CLIMATE CHANGE AND DESIGN PRACTICES: THE ROLE OF ARCHITECTURE IN MITIGATING CLIMATE VARIABILITY TO IMPROVE THE QUALITY OF LIFE

Association of Collegiate Schools of Architecture (ACSA)
88th Annual Convention - Los Angeles - Saturday, March 11, 2000

HETEROTOPOLIS: Immigration, Ethnicity, and the American City

Moderators:
Casey Coates Danson, Global Possibilities and Jean Gardner, The Earth Group

INTRODUCTION TO THE WORKSHOP AND BACKGROUND OF MODERATORS

Jean Gardner, Senior Faculty member at Parsons School of Design and Casey Coates Danson, President and Founder of Global Possibilities have been working together for the last three years developing material and hosting conferences pertaining to design practices and architectural education. Jean is located in New York City and Casey in Los Angeles where she has lived for over 20 years, making her a migrant and a citizen.

* **RECORD EXCERPTS**:

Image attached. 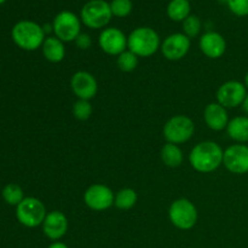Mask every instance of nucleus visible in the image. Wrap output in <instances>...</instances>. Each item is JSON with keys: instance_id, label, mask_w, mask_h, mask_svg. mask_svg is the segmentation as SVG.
Masks as SVG:
<instances>
[{"instance_id": "a211bd4d", "label": "nucleus", "mask_w": 248, "mask_h": 248, "mask_svg": "<svg viewBox=\"0 0 248 248\" xmlns=\"http://www.w3.org/2000/svg\"><path fill=\"white\" fill-rule=\"evenodd\" d=\"M41 50L44 57L51 63H60L65 57L64 43L56 36H47L41 46Z\"/></svg>"}, {"instance_id": "b1692460", "label": "nucleus", "mask_w": 248, "mask_h": 248, "mask_svg": "<svg viewBox=\"0 0 248 248\" xmlns=\"http://www.w3.org/2000/svg\"><path fill=\"white\" fill-rule=\"evenodd\" d=\"M116 64L118 68L124 73H131L137 68L138 65V57L130 50L124 51L123 53L118 56L116 58Z\"/></svg>"}, {"instance_id": "c756f323", "label": "nucleus", "mask_w": 248, "mask_h": 248, "mask_svg": "<svg viewBox=\"0 0 248 248\" xmlns=\"http://www.w3.org/2000/svg\"><path fill=\"white\" fill-rule=\"evenodd\" d=\"M47 248H69V247H68L65 244H63V242L56 241V242H53V244H51Z\"/></svg>"}, {"instance_id": "473e14b6", "label": "nucleus", "mask_w": 248, "mask_h": 248, "mask_svg": "<svg viewBox=\"0 0 248 248\" xmlns=\"http://www.w3.org/2000/svg\"><path fill=\"white\" fill-rule=\"evenodd\" d=\"M245 85H246V87H247V90H248V72H247L246 77H245Z\"/></svg>"}, {"instance_id": "f8f14e48", "label": "nucleus", "mask_w": 248, "mask_h": 248, "mask_svg": "<svg viewBox=\"0 0 248 248\" xmlns=\"http://www.w3.org/2000/svg\"><path fill=\"white\" fill-rule=\"evenodd\" d=\"M223 165L234 174L248 173V147L246 144H232L224 150Z\"/></svg>"}, {"instance_id": "9d476101", "label": "nucleus", "mask_w": 248, "mask_h": 248, "mask_svg": "<svg viewBox=\"0 0 248 248\" xmlns=\"http://www.w3.org/2000/svg\"><path fill=\"white\" fill-rule=\"evenodd\" d=\"M247 94L246 85L236 80H230L218 87L216 98L224 108H236L241 106Z\"/></svg>"}, {"instance_id": "f704fd0d", "label": "nucleus", "mask_w": 248, "mask_h": 248, "mask_svg": "<svg viewBox=\"0 0 248 248\" xmlns=\"http://www.w3.org/2000/svg\"><path fill=\"white\" fill-rule=\"evenodd\" d=\"M219 1H223V2H225V4H227V1H228V0H219Z\"/></svg>"}, {"instance_id": "c85d7f7f", "label": "nucleus", "mask_w": 248, "mask_h": 248, "mask_svg": "<svg viewBox=\"0 0 248 248\" xmlns=\"http://www.w3.org/2000/svg\"><path fill=\"white\" fill-rule=\"evenodd\" d=\"M74 43L77 47H79L80 50H89L92 46V39L89 34L80 33V35L75 39Z\"/></svg>"}, {"instance_id": "7c9ffc66", "label": "nucleus", "mask_w": 248, "mask_h": 248, "mask_svg": "<svg viewBox=\"0 0 248 248\" xmlns=\"http://www.w3.org/2000/svg\"><path fill=\"white\" fill-rule=\"evenodd\" d=\"M241 107H242V110H244L245 113H246L248 115V94L246 96V98H245V101L242 102Z\"/></svg>"}, {"instance_id": "6e6552de", "label": "nucleus", "mask_w": 248, "mask_h": 248, "mask_svg": "<svg viewBox=\"0 0 248 248\" xmlns=\"http://www.w3.org/2000/svg\"><path fill=\"white\" fill-rule=\"evenodd\" d=\"M45 205L36 198H24L16 207V218L22 225L27 228H36L43 225L45 220Z\"/></svg>"}, {"instance_id": "ddd939ff", "label": "nucleus", "mask_w": 248, "mask_h": 248, "mask_svg": "<svg viewBox=\"0 0 248 248\" xmlns=\"http://www.w3.org/2000/svg\"><path fill=\"white\" fill-rule=\"evenodd\" d=\"M191 39L183 33L170 34L161 43L162 55L169 61H179L186 56L190 50Z\"/></svg>"}, {"instance_id": "aec40b11", "label": "nucleus", "mask_w": 248, "mask_h": 248, "mask_svg": "<svg viewBox=\"0 0 248 248\" xmlns=\"http://www.w3.org/2000/svg\"><path fill=\"white\" fill-rule=\"evenodd\" d=\"M167 16L171 21L183 22L191 15V5L189 0H171L167 5Z\"/></svg>"}, {"instance_id": "20e7f679", "label": "nucleus", "mask_w": 248, "mask_h": 248, "mask_svg": "<svg viewBox=\"0 0 248 248\" xmlns=\"http://www.w3.org/2000/svg\"><path fill=\"white\" fill-rule=\"evenodd\" d=\"M113 18L110 5L106 0H89L80 11V19L90 29H104Z\"/></svg>"}, {"instance_id": "6ab92c4d", "label": "nucleus", "mask_w": 248, "mask_h": 248, "mask_svg": "<svg viewBox=\"0 0 248 248\" xmlns=\"http://www.w3.org/2000/svg\"><path fill=\"white\" fill-rule=\"evenodd\" d=\"M228 136L235 142H248V116H236L232 119L227 126Z\"/></svg>"}, {"instance_id": "4be33fe9", "label": "nucleus", "mask_w": 248, "mask_h": 248, "mask_svg": "<svg viewBox=\"0 0 248 248\" xmlns=\"http://www.w3.org/2000/svg\"><path fill=\"white\" fill-rule=\"evenodd\" d=\"M138 195L132 188H124L120 189L118 193L115 194V200H114V205L119 210H131L133 206L137 203Z\"/></svg>"}, {"instance_id": "1a4fd4ad", "label": "nucleus", "mask_w": 248, "mask_h": 248, "mask_svg": "<svg viewBox=\"0 0 248 248\" xmlns=\"http://www.w3.org/2000/svg\"><path fill=\"white\" fill-rule=\"evenodd\" d=\"M115 194L109 186L104 184H92L86 189L84 194V202L90 210L106 211L114 205Z\"/></svg>"}, {"instance_id": "a878e982", "label": "nucleus", "mask_w": 248, "mask_h": 248, "mask_svg": "<svg viewBox=\"0 0 248 248\" xmlns=\"http://www.w3.org/2000/svg\"><path fill=\"white\" fill-rule=\"evenodd\" d=\"M109 5H110L113 17H118V18H125L133 10L132 0H111Z\"/></svg>"}, {"instance_id": "0eeeda50", "label": "nucleus", "mask_w": 248, "mask_h": 248, "mask_svg": "<svg viewBox=\"0 0 248 248\" xmlns=\"http://www.w3.org/2000/svg\"><path fill=\"white\" fill-rule=\"evenodd\" d=\"M169 218L172 224L181 230H190L198 222V210L188 199H177L169 208Z\"/></svg>"}, {"instance_id": "f3484780", "label": "nucleus", "mask_w": 248, "mask_h": 248, "mask_svg": "<svg viewBox=\"0 0 248 248\" xmlns=\"http://www.w3.org/2000/svg\"><path fill=\"white\" fill-rule=\"evenodd\" d=\"M203 120L207 127L213 131L224 130L230 121L227 108L220 106L218 102H213L206 106L203 110Z\"/></svg>"}, {"instance_id": "f257e3e1", "label": "nucleus", "mask_w": 248, "mask_h": 248, "mask_svg": "<svg viewBox=\"0 0 248 248\" xmlns=\"http://www.w3.org/2000/svg\"><path fill=\"white\" fill-rule=\"evenodd\" d=\"M224 150L218 143L213 140L200 142L191 149L189 154V162L196 172L211 173L215 172L223 164Z\"/></svg>"}, {"instance_id": "72a5a7b5", "label": "nucleus", "mask_w": 248, "mask_h": 248, "mask_svg": "<svg viewBox=\"0 0 248 248\" xmlns=\"http://www.w3.org/2000/svg\"><path fill=\"white\" fill-rule=\"evenodd\" d=\"M5 1H6V0H0V5H1V4H4Z\"/></svg>"}, {"instance_id": "39448f33", "label": "nucleus", "mask_w": 248, "mask_h": 248, "mask_svg": "<svg viewBox=\"0 0 248 248\" xmlns=\"http://www.w3.org/2000/svg\"><path fill=\"white\" fill-rule=\"evenodd\" d=\"M81 19L74 12L63 10L53 18V34L63 43H73L81 33Z\"/></svg>"}, {"instance_id": "bb28decb", "label": "nucleus", "mask_w": 248, "mask_h": 248, "mask_svg": "<svg viewBox=\"0 0 248 248\" xmlns=\"http://www.w3.org/2000/svg\"><path fill=\"white\" fill-rule=\"evenodd\" d=\"M73 115L75 119L80 121L89 120L92 115V104L90 103V101H85V99H78L74 104H73Z\"/></svg>"}, {"instance_id": "9b49d317", "label": "nucleus", "mask_w": 248, "mask_h": 248, "mask_svg": "<svg viewBox=\"0 0 248 248\" xmlns=\"http://www.w3.org/2000/svg\"><path fill=\"white\" fill-rule=\"evenodd\" d=\"M98 45L107 55L119 56L127 50V35L121 29L107 27L99 34Z\"/></svg>"}, {"instance_id": "393cba45", "label": "nucleus", "mask_w": 248, "mask_h": 248, "mask_svg": "<svg viewBox=\"0 0 248 248\" xmlns=\"http://www.w3.org/2000/svg\"><path fill=\"white\" fill-rule=\"evenodd\" d=\"M182 23H183V34H186L189 39L196 38L202 28V22H201L200 17L196 15H190Z\"/></svg>"}, {"instance_id": "c9c22d12", "label": "nucleus", "mask_w": 248, "mask_h": 248, "mask_svg": "<svg viewBox=\"0 0 248 248\" xmlns=\"http://www.w3.org/2000/svg\"><path fill=\"white\" fill-rule=\"evenodd\" d=\"M189 1H191V0H189Z\"/></svg>"}, {"instance_id": "412c9836", "label": "nucleus", "mask_w": 248, "mask_h": 248, "mask_svg": "<svg viewBox=\"0 0 248 248\" xmlns=\"http://www.w3.org/2000/svg\"><path fill=\"white\" fill-rule=\"evenodd\" d=\"M162 162L166 165L167 167L171 169H176L183 164V152L179 148V145L172 144V143H166L164 147L161 148V153H160Z\"/></svg>"}, {"instance_id": "7ed1b4c3", "label": "nucleus", "mask_w": 248, "mask_h": 248, "mask_svg": "<svg viewBox=\"0 0 248 248\" xmlns=\"http://www.w3.org/2000/svg\"><path fill=\"white\" fill-rule=\"evenodd\" d=\"M161 47L160 35L150 27H138L127 36V50L137 57H150Z\"/></svg>"}, {"instance_id": "dca6fc26", "label": "nucleus", "mask_w": 248, "mask_h": 248, "mask_svg": "<svg viewBox=\"0 0 248 248\" xmlns=\"http://www.w3.org/2000/svg\"><path fill=\"white\" fill-rule=\"evenodd\" d=\"M199 46H200L201 52L211 60H218L227 51V41L224 36L212 31H206L201 35Z\"/></svg>"}, {"instance_id": "cd10ccee", "label": "nucleus", "mask_w": 248, "mask_h": 248, "mask_svg": "<svg viewBox=\"0 0 248 248\" xmlns=\"http://www.w3.org/2000/svg\"><path fill=\"white\" fill-rule=\"evenodd\" d=\"M227 5L235 16H248V0H228Z\"/></svg>"}, {"instance_id": "4468645a", "label": "nucleus", "mask_w": 248, "mask_h": 248, "mask_svg": "<svg viewBox=\"0 0 248 248\" xmlns=\"http://www.w3.org/2000/svg\"><path fill=\"white\" fill-rule=\"evenodd\" d=\"M70 87L75 96L79 99L90 101L93 98L98 91V84L97 80L91 73L79 70L74 73L70 79Z\"/></svg>"}, {"instance_id": "2eb2a0df", "label": "nucleus", "mask_w": 248, "mask_h": 248, "mask_svg": "<svg viewBox=\"0 0 248 248\" xmlns=\"http://www.w3.org/2000/svg\"><path fill=\"white\" fill-rule=\"evenodd\" d=\"M43 232L47 239L58 241L68 232V218L61 211H51L43 223Z\"/></svg>"}, {"instance_id": "5701e85b", "label": "nucleus", "mask_w": 248, "mask_h": 248, "mask_svg": "<svg viewBox=\"0 0 248 248\" xmlns=\"http://www.w3.org/2000/svg\"><path fill=\"white\" fill-rule=\"evenodd\" d=\"M1 196L5 202L10 206H18L23 201L24 193L23 189L15 183H9L4 186L1 191Z\"/></svg>"}, {"instance_id": "2f4dec72", "label": "nucleus", "mask_w": 248, "mask_h": 248, "mask_svg": "<svg viewBox=\"0 0 248 248\" xmlns=\"http://www.w3.org/2000/svg\"><path fill=\"white\" fill-rule=\"evenodd\" d=\"M43 29H44V31H45V34L51 33V31H52V33H53L52 23H51V24H45V26H43Z\"/></svg>"}, {"instance_id": "423d86ee", "label": "nucleus", "mask_w": 248, "mask_h": 248, "mask_svg": "<svg viewBox=\"0 0 248 248\" xmlns=\"http://www.w3.org/2000/svg\"><path fill=\"white\" fill-rule=\"evenodd\" d=\"M195 132V124L186 115H174L164 125L165 140L172 144H183L193 137Z\"/></svg>"}, {"instance_id": "f03ea898", "label": "nucleus", "mask_w": 248, "mask_h": 248, "mask_svg": "<svg viewBox=\"0 0 248 248\" xmlns=\"http://www.w3.org/2000/svg\"><path fill=\"white\" fill-rule=\"evenodd\" d=\"M11 38L21 50L35 51L43 46L46 34L43 26L34 21L23 19L17 22L14 26L11 31Z\"/></svg>"}]
</instances>
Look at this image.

* **ACTIONS TO TAKE**:
1. In the workshop text, how long have Jean Gardner and Casey Coates Danson been working together?
2. Copy word for word the stretch of the workshop text from "HETEROTOPOLIS: Immigration, Ethnicity, and" through "and a citizen.".
3. According to the workshop text, what makes Casey Coates Danson both a migrant and a citizen?

* **TASK-BY-TASK ANSWERS**:
1. They have been working together for the last three years.

2.
HETEROTOPOLIS: Immigration, Ethnicity, and the American City

Moderators:
Casey Coates Danson, Global Possibilities and Jean Gardner, The Earth Group

INTRODUCTION TO THE WORKSHOP AND BACKGROUND OF MODERATORS

Jean Gardner, Senior Faculty member at Parsons School of Design and Casey Coates Danson, President and Founder of Global Possibilities have been working together for the last three years developing material and hosting conferences pertaining to design practices and architectural education. Jean is located in New York City and Casey in Los Angeles where she has lived for over 20 years, making her a migrant and a citizen.

3. She is based in Los Angeles, where she has lived for over 20 years. The workshop text says this makes her both a migrant and a citizen.